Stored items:

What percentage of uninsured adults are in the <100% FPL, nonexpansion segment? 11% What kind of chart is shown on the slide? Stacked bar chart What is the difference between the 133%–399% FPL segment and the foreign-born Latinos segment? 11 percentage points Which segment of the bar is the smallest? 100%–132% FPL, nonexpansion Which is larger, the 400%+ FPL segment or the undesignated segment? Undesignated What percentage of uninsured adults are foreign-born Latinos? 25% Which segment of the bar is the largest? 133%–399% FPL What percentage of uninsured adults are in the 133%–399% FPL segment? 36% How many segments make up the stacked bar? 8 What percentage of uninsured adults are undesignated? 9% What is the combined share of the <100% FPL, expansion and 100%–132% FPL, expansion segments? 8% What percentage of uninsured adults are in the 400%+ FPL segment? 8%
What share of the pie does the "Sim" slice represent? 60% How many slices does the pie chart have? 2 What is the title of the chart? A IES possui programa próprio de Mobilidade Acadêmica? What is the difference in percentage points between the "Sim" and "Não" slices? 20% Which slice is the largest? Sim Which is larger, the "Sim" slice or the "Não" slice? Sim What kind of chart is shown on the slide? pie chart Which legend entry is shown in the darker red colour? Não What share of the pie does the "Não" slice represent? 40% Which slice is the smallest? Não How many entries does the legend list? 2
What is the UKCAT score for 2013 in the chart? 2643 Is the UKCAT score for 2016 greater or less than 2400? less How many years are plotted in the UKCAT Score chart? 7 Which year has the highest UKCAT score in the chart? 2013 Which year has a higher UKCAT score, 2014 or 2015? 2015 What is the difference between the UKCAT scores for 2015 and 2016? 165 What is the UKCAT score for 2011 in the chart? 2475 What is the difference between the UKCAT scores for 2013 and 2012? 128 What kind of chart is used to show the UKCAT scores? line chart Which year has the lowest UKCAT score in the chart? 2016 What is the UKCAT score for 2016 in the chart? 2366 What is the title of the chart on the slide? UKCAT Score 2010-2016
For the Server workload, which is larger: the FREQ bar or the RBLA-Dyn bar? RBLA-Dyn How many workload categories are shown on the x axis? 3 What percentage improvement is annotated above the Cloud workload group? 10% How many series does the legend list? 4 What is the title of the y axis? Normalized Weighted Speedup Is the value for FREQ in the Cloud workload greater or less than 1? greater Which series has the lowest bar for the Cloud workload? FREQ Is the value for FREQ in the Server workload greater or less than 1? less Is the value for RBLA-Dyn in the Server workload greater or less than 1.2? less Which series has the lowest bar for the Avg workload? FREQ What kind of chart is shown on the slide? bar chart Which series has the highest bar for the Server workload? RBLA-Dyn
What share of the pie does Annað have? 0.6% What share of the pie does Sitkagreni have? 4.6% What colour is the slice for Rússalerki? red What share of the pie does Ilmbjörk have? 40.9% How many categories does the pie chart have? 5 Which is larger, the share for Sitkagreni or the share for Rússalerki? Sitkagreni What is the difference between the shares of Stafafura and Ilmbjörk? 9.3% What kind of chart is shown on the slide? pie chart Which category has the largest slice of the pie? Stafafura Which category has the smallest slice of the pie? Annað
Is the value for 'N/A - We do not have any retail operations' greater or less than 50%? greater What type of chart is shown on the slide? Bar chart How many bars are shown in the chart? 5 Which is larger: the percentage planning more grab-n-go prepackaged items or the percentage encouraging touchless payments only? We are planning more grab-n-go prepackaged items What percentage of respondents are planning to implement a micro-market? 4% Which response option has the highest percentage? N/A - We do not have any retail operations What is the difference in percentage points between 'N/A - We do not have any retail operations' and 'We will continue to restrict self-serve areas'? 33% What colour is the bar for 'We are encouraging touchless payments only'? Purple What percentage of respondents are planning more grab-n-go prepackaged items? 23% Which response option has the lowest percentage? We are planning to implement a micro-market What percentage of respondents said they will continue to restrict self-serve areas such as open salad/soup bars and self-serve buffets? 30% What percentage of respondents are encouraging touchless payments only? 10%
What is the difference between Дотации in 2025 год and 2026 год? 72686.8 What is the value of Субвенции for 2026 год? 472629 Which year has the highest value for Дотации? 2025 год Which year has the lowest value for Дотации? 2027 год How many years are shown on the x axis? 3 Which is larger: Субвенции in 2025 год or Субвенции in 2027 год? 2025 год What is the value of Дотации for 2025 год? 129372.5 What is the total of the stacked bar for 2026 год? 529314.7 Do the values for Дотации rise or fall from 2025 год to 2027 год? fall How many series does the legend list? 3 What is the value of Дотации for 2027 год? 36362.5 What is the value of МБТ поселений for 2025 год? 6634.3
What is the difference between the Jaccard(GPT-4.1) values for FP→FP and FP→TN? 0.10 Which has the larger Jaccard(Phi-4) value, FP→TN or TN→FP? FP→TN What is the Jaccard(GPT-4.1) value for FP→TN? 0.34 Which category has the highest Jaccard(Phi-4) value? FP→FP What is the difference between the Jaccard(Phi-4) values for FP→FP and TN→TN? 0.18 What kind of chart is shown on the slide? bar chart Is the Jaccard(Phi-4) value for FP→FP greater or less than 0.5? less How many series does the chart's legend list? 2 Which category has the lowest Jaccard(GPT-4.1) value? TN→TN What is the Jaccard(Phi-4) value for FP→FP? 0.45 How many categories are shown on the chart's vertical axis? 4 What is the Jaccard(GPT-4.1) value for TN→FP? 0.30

◆ Work to complete
Copy every line of the material above word for word, with nothing changed or left out.

◆ Exercise output
What percentage of uninsured adults are in the <100% FPL, nonexpansion segment? 11% What kind of chart is shown on the slide? Stacked bar chart What is the difference between the 133%–399% FPL segment and the foreign-born Latinos segment? 11 percentage points Which segment of the bar is the smallest? 100%–132% FPL, nonexpansion Which is larger, the 400%+ FPL segment or the undesignated segment? Undesignated What percentage of uninsured adults are foreign-born Latinos? 25% Which segment of the bar is the largest? 133%–399% FPL What percentage of uninsured adults are in the 133%–399% FPL segment? 36% How many segments make up the stacked bar? 8 What percentage of uninsured adults are undesignated? 9% What is the combined share of the <100% FPL, expansion and 100%–132% FPL, expansion segments? 8% What percentage of uninsured adults are in the 400%+ FPL segment? 8%
What share of the pie does the "Sim" slice represent? 60% How many slices does the pie chart have? 2 What is the title of the chart? A IES possui programa próprio de Mobilidade Acadêmica? What is the difference in percentage points between the "Sim" and "Não" slices? 20% Which slice is the largest? Sim Which is larger, the "Sim" slice or the "Não" slice? Sim What kind of chart is shown on the slide? pie chart Which legend entry is shown in the darker red colour? Não What share of the pie does the "Não" slice represent? 40% Which slice is the smallest? Não How many entries does the legend list? 2
What is the UKCAT score for 2013 in the chart? 2643 Is the UKCAT score for 2016 greater or less than 2400? less How many years are plotted in the UKCAT Score chart? 7 Which year has the highest UKCAT score in the chart? 2013 Which year has a higher UKCAT score, 2014 or 2015? 2015 What is the difference between the UKCAT scores for 2015 and 2016? 165 What is the UKCAT score for 2011 in the chart? 2475 What is the difference between the UKCAT scores for 2013 and 2012? 128 What kind of chart is used to show the UKCAT scores? line chart Which year has the lowest UKCAT score in the chart? 2016 What is the UKCAT score for 2016 in the chart? 2366 What is the title of the chart on the slide? UKCAT Score 2010-2016
For the Server workload, which is larger: the FREQ bar or the RBLA-Dyn bar? RBLA-Dyn How many workload categories are shown on the x axis? 3 What percentage improvement is annotated above the Cloud workload group? 10% How many series does the legend list? 4 What is the title of the y axis? Normalized Weighted Speedup Is the value for FREQ in the Cloud workload greater or less than 1? greater Which series has the lowest bar for the Cloud workload? FREQ Is the value for FREQ in the Server workload greater or less than 1? less Is the value for RBLA-Dyn in the Server workload greater or less than 1.2? less Which series has the lowest bar for the Avg workload? FREQ What kind of chart is shown on the slide? bar chart Which series has the highest bar for the Server workload? RBLA-Dyn
What share of the pie does Annað have? 0.6% What share of the pie does Sitkagreni have? 4.6% What colour is the slice for Rússalerki? red What share of the pie does Ilmbjörk have? 40.9% How many categories does the pie chart have? 5 Which is larger, the share for Sitkagreni or the share for Rússalerki? Sitkagreni What is the difference between the shares of Stafafura and Ilmbjörk? 9.3% What kind of chart is shown on the slide? pie chart Which category has the largest slice of the pie? Stafafura Which category has the smallest slice of the pie? Annað
Is the value for 'N/A - We do not have any retail operations' greater or less than 50%? greater What type of chart is shown on the slide? Bar chart How many bars are shown in the chart? 5 Which is larger: the percentage planning more grab-n-go prepackaged items or the percentage encouraging touchless payments only? We are planning more grab-n-go prepackaged items What percentage of respondents are planning to implement a micro-market? 4% Which response option has the highest percentage? N/A - We do not have any retail operations What is the difference in percentage points between 'N/A - We do not have any retail operations' and 'We will continue to restrict self-serve areas'? 33% What colour is the bar for 'We are encouraging touchless payments only'? Purple What percentage of respondents are planning more grab-n-go prepackaged items? 23% Which response option has the lowest percentage? We are planning to implement a micro-market What percentage of respondents said they will continue to restrict self-serve areas such as open salad/soup bars and self-serve buffets? 30% What percentage of respondents are encouraging touchless payments only? 10%
What is the difference between Дотации in 2025 год and 2026 год? 72686.8 What is the value of Субвенции for 2026 год? 472629 Which year has the highest value for Дотации? 2025 год Which year has the lowest value for Дотации? 2027 год How many years are shown on the x axis? 3 Which is larger: Субвенции in 2025 год or Субвенции in 2027 год? 2025 год What is the value of Дотации for 2025 год? 129372.5 What is the total of the stacked bar for 2026 год? 529314.7 Do the values for Дотации rise or fall from 2025 год to 2027 год? fall How many series does the legend list? 3 What is the value of Дотации for 2027 год? 36362.5 What is the value of МБТ поселений for 2025 год? 6634.3
What is the difference between the Jaccard(GPT-4.1) values for FP→FP and FP→TN? 0.10 Which has the larger Jaccard(Phi-4) value, FP→TN or TN→FP? FP→TN What is the Jaccard(GPT-4.1) value for FP→TN? 0.34 Which category has the highest Jaccard(Phi-4) value? FP→FP What is the difference between the Jaccard(Phi-4) values for FP→FP and TN→TN? 0.18 What kind of chart is shown on the slide? bar chart Is the Jaccard(Phi-4) value for FP→FP greater or less than 0.5? less How many series does the chart's legend list? 2 Which category has the lowest Jaccard(GPT-4.1) value? TN→TN What is the Jaccard(Phi-4) value for FP→FP? 0.45 How many categories are shown on the chart's vertical axis? 4 What is the Jaccard(GPT-4.1) value for TN→FP? 0.30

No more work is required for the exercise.